NUSSMEIER: You start everything from scratch from base 1 and that’s important, especially with younger players. You can’t assume that we know anything. We have to learn together and grow together. So, we go back to walking-before-we-start-running. First we walk, then we jog, then we run.
Q: Even though the young guys are competing with each other for coveted roster spots, do you see a lot of cooperation?
NUSSMEIER: Definitely. We’ve talked about that from day 1. It’s good competition and everybody is behind whoever is on the field whether it’s one, two or three guys, whatever set we’re in. They’ve done a really good job of competing with each other, but the right kind of competition.
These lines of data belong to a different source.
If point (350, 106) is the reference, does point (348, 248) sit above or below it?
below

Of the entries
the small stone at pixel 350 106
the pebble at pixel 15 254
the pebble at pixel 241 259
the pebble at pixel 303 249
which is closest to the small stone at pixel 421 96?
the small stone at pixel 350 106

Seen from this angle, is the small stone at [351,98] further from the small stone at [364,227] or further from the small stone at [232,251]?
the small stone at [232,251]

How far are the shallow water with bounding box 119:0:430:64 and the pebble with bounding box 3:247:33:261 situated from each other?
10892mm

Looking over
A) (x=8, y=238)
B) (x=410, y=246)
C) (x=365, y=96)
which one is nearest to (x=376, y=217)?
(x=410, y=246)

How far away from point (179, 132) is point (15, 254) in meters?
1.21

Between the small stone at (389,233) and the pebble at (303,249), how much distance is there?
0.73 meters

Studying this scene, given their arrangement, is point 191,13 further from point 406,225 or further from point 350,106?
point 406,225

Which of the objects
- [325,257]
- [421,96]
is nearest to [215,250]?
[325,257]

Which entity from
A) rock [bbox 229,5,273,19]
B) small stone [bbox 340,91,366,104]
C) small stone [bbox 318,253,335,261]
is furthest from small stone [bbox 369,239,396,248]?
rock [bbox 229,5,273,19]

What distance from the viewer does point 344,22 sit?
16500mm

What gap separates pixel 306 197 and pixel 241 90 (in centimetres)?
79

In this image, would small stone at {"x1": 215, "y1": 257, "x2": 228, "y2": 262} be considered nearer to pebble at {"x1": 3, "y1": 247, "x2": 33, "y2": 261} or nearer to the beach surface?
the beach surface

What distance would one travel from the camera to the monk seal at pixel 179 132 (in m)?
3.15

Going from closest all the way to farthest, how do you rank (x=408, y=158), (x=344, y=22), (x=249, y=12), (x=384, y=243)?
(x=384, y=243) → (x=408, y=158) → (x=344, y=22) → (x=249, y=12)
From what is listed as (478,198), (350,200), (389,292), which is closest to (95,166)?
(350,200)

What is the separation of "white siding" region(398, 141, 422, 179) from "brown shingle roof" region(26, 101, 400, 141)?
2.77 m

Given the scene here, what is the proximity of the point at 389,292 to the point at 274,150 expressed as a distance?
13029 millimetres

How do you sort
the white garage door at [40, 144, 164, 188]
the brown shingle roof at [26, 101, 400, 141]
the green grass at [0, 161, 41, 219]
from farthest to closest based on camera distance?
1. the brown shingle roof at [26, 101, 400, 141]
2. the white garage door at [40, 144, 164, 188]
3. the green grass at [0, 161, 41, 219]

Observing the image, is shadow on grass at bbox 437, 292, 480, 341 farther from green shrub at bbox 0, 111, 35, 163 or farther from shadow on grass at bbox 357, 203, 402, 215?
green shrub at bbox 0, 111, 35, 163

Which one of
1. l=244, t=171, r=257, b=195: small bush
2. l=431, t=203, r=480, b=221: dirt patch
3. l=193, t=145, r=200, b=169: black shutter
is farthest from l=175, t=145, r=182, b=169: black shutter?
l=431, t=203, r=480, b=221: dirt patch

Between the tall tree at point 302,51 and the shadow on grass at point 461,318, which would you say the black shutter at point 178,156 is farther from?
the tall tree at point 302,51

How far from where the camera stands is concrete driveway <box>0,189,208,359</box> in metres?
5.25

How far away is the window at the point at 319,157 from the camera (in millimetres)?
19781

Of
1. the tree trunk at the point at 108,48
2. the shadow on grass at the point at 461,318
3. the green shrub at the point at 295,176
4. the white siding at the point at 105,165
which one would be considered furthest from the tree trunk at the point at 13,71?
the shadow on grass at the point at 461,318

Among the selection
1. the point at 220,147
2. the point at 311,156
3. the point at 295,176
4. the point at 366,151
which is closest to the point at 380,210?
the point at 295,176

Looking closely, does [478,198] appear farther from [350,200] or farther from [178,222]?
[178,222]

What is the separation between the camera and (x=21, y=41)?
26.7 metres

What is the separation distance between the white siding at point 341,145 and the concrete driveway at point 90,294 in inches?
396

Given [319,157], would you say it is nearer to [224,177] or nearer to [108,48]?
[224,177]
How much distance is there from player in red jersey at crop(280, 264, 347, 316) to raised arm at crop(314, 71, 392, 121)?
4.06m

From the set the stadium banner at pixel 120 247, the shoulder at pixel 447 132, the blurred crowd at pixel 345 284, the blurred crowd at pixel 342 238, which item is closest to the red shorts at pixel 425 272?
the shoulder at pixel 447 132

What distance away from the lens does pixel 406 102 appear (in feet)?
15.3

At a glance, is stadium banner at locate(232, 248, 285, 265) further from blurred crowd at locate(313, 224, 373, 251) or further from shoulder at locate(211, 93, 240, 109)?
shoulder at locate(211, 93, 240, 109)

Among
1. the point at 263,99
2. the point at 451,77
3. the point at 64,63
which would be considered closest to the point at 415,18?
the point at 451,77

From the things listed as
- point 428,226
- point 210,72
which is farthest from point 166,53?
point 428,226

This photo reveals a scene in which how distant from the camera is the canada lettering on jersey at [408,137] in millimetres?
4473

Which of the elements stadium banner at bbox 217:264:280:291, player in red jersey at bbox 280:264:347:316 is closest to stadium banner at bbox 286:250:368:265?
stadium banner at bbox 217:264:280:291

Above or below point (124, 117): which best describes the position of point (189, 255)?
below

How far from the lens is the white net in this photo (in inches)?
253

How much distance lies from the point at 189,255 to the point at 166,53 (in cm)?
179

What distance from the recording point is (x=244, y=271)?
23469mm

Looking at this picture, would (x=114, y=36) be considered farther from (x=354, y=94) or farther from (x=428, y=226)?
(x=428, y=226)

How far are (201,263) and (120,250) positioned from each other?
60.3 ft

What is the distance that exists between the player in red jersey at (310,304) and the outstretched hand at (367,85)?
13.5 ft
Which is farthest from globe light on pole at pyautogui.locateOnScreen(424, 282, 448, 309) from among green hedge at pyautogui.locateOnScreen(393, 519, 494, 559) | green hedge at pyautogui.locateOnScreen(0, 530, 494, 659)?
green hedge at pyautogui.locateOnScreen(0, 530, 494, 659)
Every day is going to be a learning curve, and that curve will be even steeper on certain days as we work on different things. In the final on-field day of OTAs, we worked on 2-minute and 4-minute offense. Some days we’re in ‘heavy’ personnel (extra blockers) where we’re using 3-tight end sets.
Q: Offensive coordinator Scott Linehan has added elements to the offense the past couple of seasons to utilize Dak Prescott’s skill set, including things that are normally seen in college football. That’s something a lot of NFL teams are doing: bringing elements of college ball into the NFL. You’ve spent the past 13 seasons in college football at powerhouse programs like Alabama, Michigan, Florida, and Washington. And you’ve worked previously with Scott on his staff with the NFL’s St Louis Rams. Is Scott relying on your recent background to bring more college elements to the Cowboys’ offense this season?
NUSSMEIER: There is some translation about what started in college moving into the NFL, the RPO (run/pass option) type of things that people talk about. Hopefully with my background in college football, I can bring some knowledge in that area. I don’t want to divulge anything strategy-wise, but when you look at this football team and what they’ve done with Dak and Zeke, running the football has been a strength. You want to add little pieces here-and-there, but you also want to stay with your foundation.